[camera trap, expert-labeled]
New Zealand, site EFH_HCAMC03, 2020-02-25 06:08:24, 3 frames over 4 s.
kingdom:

-----

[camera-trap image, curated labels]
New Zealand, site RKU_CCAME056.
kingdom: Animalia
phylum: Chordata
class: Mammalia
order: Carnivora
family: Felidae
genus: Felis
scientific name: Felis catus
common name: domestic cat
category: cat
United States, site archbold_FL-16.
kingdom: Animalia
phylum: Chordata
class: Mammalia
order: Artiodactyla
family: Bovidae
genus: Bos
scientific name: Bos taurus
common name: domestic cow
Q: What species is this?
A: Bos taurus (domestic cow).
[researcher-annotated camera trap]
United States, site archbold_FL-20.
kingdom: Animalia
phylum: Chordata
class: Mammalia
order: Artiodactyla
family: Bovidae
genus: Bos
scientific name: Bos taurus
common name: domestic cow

-----

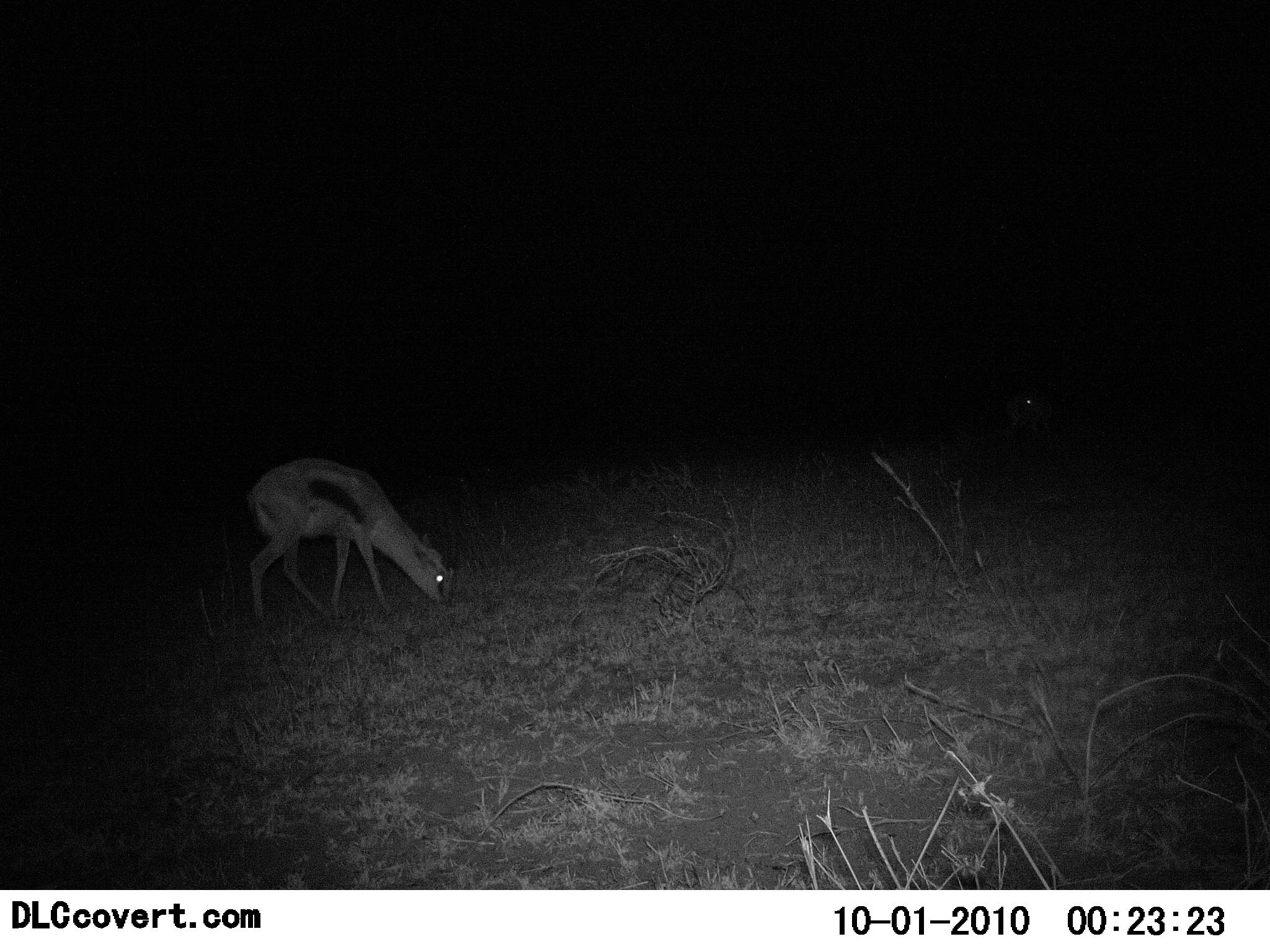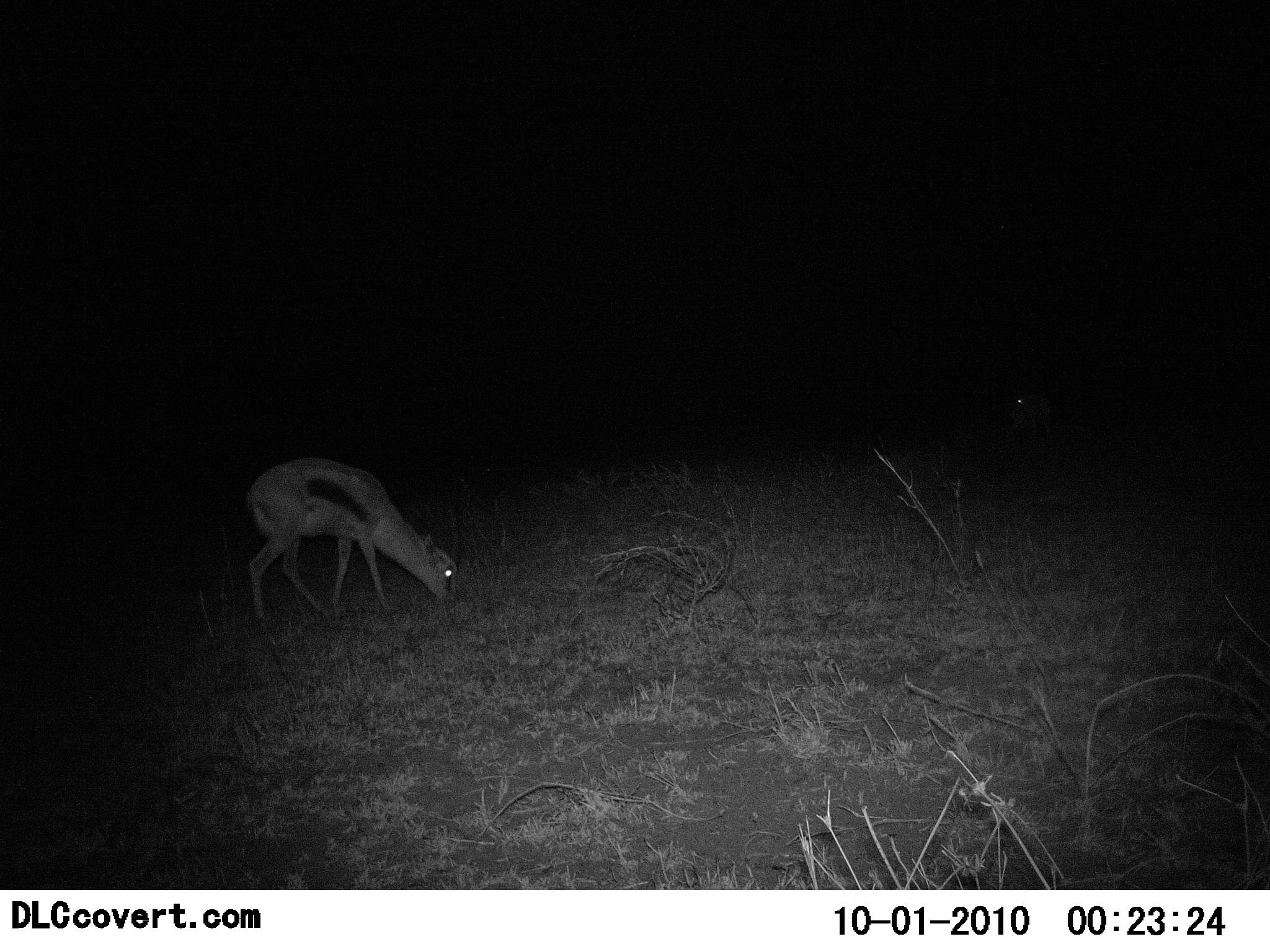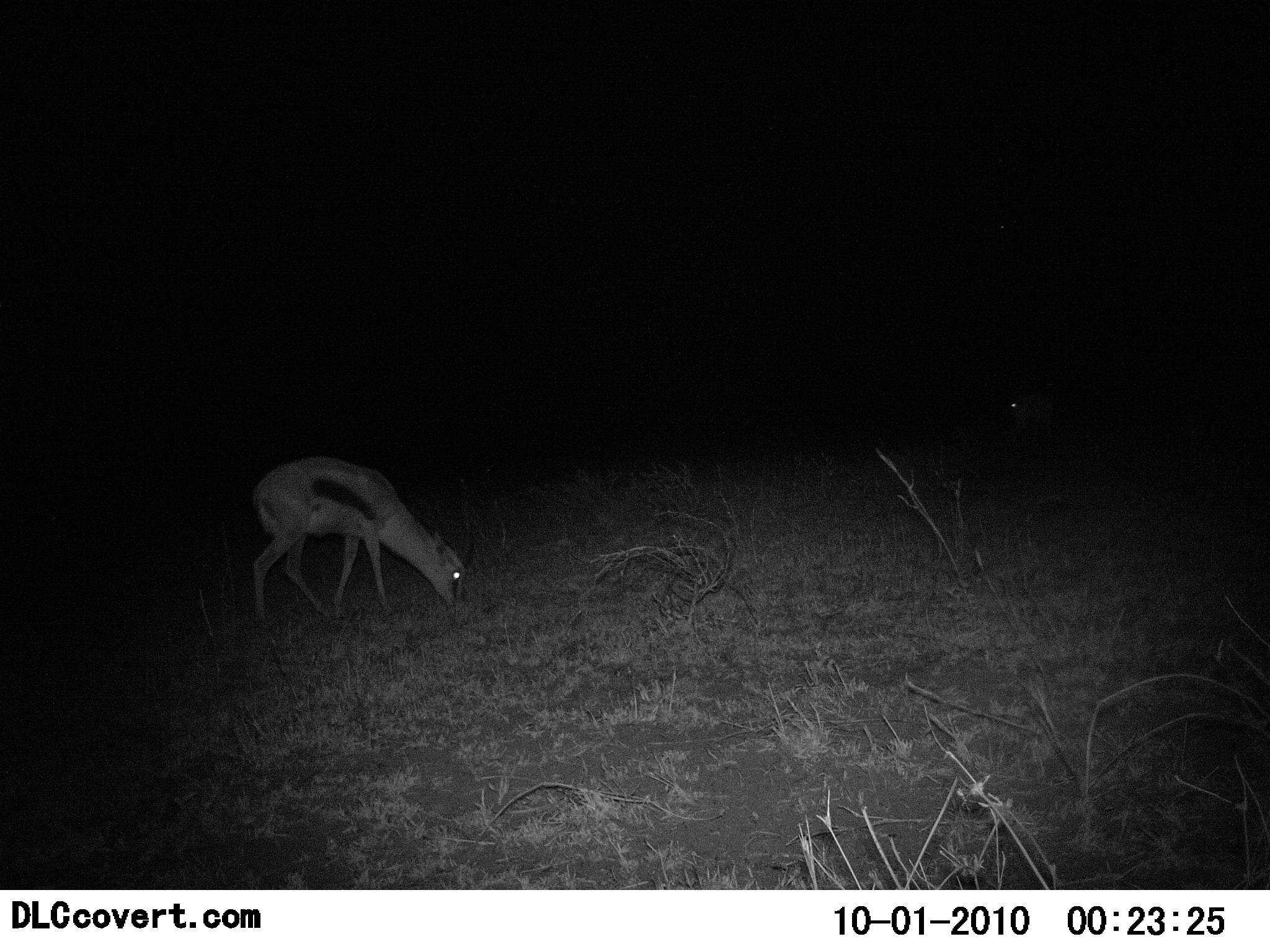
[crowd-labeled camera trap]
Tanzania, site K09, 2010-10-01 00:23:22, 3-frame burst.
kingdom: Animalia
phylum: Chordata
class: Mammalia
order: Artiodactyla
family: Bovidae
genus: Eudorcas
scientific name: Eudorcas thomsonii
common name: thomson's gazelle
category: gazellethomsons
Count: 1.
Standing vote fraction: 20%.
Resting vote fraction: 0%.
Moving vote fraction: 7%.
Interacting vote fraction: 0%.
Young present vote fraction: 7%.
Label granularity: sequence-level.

-----

### What is needed
Above are the records. Identify each line that contains the word "site".

### Solution below
New Zealand, site EFH_HCAMC03, 2020-02-25 06:08:24, 3 frames over 4 s.
New Zealand, site RKU_CCAME056.
United States, site archbold_FL-16.
United States, site archbold_FL-20.
Tanzania, site K09, 2010-10-01 00:23:22, 3-frame burst.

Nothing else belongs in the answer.